I should be doing other things tonight, but this thought hit me and I feel compelled to write a short post on it. I have a number of other thoughts for longer blog posts, but they will have to wait until February after my textbook draft is in.
Earlier today I shared this article. It refers to "Race Against the Machine" and includes quotes from one of the authors. In many ways I think it is a great article. However, I was struck by how they list doctors as a relatively safe profession. Martin Ford points out how many specializations for MDs are at serious risk. However, I haven't seen anyone who is predicting the demise of the primary care physician. I'm going to predict that here. I had a previous post about the "Doc in the Box" idea of having scanners watching people in a clinic. I still think that works well. However, I'm going to take it a step further.
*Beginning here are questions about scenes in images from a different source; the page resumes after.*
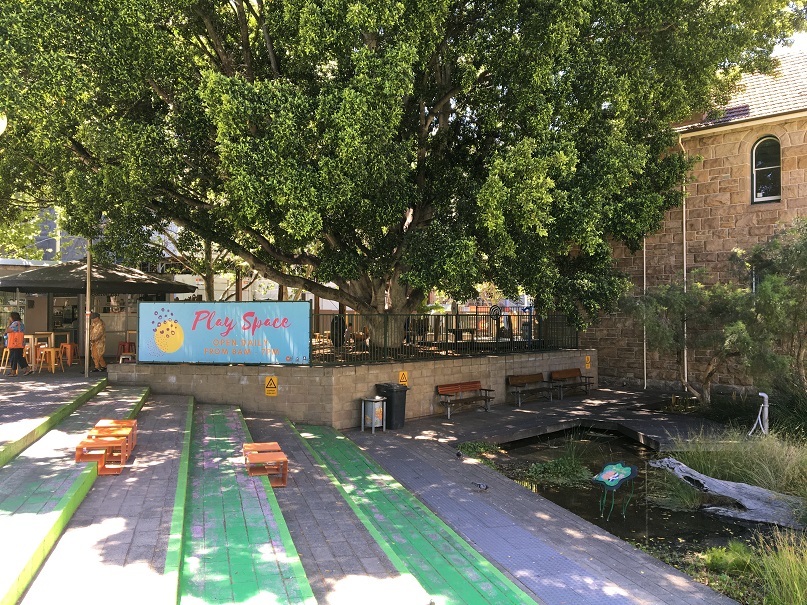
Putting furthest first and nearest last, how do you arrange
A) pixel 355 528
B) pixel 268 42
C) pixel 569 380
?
pixel 569 380 → pixel 268 42 → pixel 355 528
Let's start with WellPoint hiring Watson. This is basically an insurance company setting big-data analytics loose on a bunch of medical data. I want to up the ante a bit and make the data bigger. Imagine WellPoint distributing something like the JawBone UP to people on plans with them under the condition that they really use it. Go a bit further and set people up with some low cost devices or apps to monitor other things like this. Maybe a scale and something to measure blood pressure. How about giving them an easy way to indicate eating habits and other things that might impact their health. Feed all of that into the machine. Now we are talking some really big data. Within five years I have a feeling you completely change the shape of medicine.
Five years isn't enough time to really see what happens with any given person. However, you will make up for that quite a bit by having previous medical history (much less detailed data) combined with tracking huge numbers of people. Get some lab on a chip stuff going as well and it's over. You have a company that will be "watching" body changes in hundreds of thousands of people all the way down to activity levels and blood work. You won't go to your doctor when you get sick. They will start warning you 24 hours or more in advance that you are getting sick and tell you what to do about it.
Note that I put the word "watching" in quotes above. That's because no humans need be involved in this process at all. This only works because you can throw vast amounts of data at computers that can crank through more information in a day than a human could process in a lifetime.